Segment Start: DOCUMENT TEXT

Due to the critical nature of their assets, both companies have managed to produce resilient cash flows even during the harshest economic environments. They should produce robust results this year and keep growing their dividends while offering compelling upside.

Accordingly, I am bullish on both stocks.

ENB and EPD Stocks Have Robust DividendGrowth Track Records

Stocks in the oil & gas midstream industry often come with hefty dividend yields. However, there are myriad examples out there in which these high yields are slashed during economic downturns or during periods when demand for oil and gas is disrupted. Only a handful of high-quality companies in the space have managed to keep hiking their payouts during such periods, and ENB and EPD are certainly amongst them.

Since the two companies have grown their dividends for 27 and 24 years, respectively, ENB and EPD have proven that their businesses are largely resilient to the underlying periodic hurdles found in the energy sector. This includes periods like the Great Financial Crisis of 2007-2008 or, a more recent example, the COVID-19 pandemic.

Segment End: DOCUMENT TEXT
Segment Start: ENTRIES SHOWN

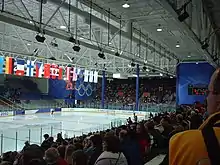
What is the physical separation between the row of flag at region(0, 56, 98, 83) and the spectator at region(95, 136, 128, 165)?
1647 centimetres

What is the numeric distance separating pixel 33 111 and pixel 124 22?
16.8 m

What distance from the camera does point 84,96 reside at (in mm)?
37344

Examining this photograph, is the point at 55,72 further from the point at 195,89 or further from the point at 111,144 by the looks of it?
the point at 111,144

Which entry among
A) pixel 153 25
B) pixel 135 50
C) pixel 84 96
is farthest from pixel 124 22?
pixel 84 96

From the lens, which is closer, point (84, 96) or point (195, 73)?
point (195, 73)

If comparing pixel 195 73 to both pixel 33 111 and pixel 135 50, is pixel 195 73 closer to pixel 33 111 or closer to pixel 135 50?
pixel 135 50

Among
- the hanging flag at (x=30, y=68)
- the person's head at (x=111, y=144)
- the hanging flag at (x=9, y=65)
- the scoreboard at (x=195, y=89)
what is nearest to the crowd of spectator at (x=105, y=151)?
the person's head at (x=111, y=144)

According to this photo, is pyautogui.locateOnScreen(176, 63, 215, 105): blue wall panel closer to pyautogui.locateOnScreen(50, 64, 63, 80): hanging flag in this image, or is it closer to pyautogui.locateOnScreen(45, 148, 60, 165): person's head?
pyautogui.locateOnScreen(50, 64, 63, 80): hanging flag

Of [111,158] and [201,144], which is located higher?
[201,144]

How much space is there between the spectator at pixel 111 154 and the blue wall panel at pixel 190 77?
23.1 metres

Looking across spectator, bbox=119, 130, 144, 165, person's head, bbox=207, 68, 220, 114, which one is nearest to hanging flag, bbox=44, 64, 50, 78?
spectator, bbox=119, 130, 144, 165

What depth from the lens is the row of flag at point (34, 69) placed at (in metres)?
18.0

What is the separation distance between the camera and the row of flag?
18.0 m

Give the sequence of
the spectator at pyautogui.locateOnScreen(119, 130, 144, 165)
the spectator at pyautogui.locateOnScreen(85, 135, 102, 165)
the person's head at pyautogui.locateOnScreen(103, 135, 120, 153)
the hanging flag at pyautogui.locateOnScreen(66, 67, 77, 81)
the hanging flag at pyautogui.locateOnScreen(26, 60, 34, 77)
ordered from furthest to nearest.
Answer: the hanging flag at pyautogui.locateOnScreen(66, 67, 77, 81), the hanging flag at pyautogui.locateOnScreen(26, 60, 34, 77), the spectator at pyautogui.locateOnScreen(119, 130, 144, 165), the spectator at pyautogui.locateOnScreen(85, 135, 102, 165), the person's head at pyautogui.locateOnScreen(103, 135, 120, 153)
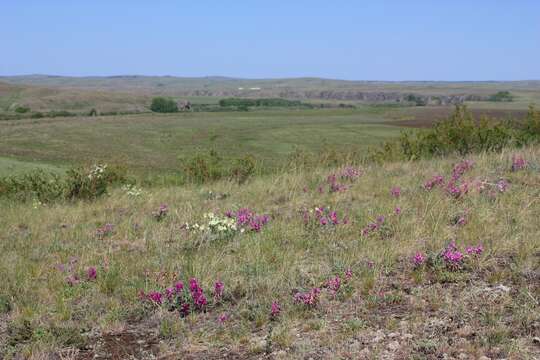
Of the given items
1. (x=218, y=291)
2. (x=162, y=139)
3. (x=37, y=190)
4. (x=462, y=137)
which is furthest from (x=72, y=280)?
(x=162, y=139)

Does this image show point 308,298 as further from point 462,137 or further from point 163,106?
point 163,106

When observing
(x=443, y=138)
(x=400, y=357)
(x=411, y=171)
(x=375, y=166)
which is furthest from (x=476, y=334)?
(x=443, y=138)

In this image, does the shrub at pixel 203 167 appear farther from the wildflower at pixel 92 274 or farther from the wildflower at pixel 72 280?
the wildflower at pixel 72 280

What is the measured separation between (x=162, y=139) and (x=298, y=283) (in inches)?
2667

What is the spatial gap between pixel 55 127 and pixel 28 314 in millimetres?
79245

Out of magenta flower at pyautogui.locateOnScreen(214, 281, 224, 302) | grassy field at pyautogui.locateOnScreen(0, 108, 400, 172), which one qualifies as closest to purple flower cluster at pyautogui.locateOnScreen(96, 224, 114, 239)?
magenta flower at pyautogui.locateOnScreen(214, 281, 224, 302)

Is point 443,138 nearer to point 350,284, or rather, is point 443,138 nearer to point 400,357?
point 350,284

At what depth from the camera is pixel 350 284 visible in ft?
16.2

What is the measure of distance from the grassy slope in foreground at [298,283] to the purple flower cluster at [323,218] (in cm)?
11

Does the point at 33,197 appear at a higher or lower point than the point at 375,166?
lower

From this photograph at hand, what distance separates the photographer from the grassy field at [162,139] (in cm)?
5088

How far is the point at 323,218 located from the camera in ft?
22.4

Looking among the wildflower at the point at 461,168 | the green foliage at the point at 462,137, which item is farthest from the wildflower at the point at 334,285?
the green foliage at the point at 462,137

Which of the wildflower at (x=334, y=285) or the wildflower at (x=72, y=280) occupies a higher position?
the wildflower at (x=334, y=285)
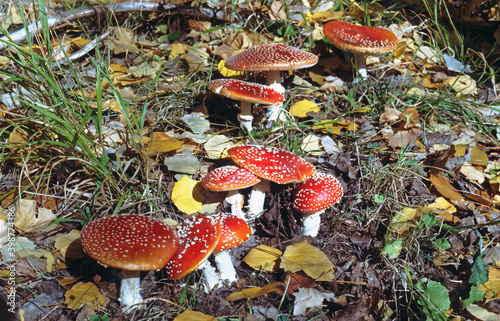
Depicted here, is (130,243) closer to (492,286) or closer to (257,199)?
(257,199)

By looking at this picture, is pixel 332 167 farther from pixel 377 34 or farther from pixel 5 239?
pixel 5 239

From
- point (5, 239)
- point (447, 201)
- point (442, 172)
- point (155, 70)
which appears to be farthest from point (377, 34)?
point (5, 239)

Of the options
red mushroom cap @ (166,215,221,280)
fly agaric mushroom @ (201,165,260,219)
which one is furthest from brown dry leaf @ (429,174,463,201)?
red mushroom cap @ (166,215,221,280)

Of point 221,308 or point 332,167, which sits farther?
point 332,167

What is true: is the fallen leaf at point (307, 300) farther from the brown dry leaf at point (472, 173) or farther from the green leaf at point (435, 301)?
the brown dry leaf at point (472, 173)

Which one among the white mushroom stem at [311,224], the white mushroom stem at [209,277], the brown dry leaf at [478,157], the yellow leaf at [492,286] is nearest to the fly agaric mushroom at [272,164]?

Segment End: ENTRIES SHOWN

- _WORK REQUEST_
Write the next part of the article on Enbridge (ENB) and Enterprise Products Partners (EPD) dividend stocks, picking up after its last sentence.

- _RESULT OF THIS EXERCISE_
ENB’s dividend-growth track record is particularly impressive when taking into account its underlying dividend growth pace. Since 1995, ENB’s dividend-per-share has grown at a CAGR of 10%. EPD’s dividend growth has slowed down lately, with the 10-year dividend-growth CAGR standing at around 4%. Still, considering how volatile the industry has been over the past decade, this is a noteworthy and welcome pace of dividend growth.

I believe EPD has taken a more prudent dividend-growth approach (note that technically EPD pays out distributions and not dividends) to ensure it can maintain its track record even if the industry was to take a massive beating.

Last year, the company reported a distributable cash flow per unit (DCF/unit) of $3.00. Based on its performance over the first half of the year, I would expect this figure to land anywhere between $3.30 and $3.50 in Fiscal Year 2022. Assuming the lower end of this range and the current distribution run rate, EPD’s payout ratio stands at a comfortable 57.6%.

In the case of ENB, the company has aided us by providing straightforward guidance for the year, expecting DCF/share to land between C$5.20 and C$5.50. The midpoint of management’s guidance also implies a very comfortable payout ratio, which hovers just under 65% based on ENB’s current dividend run rate.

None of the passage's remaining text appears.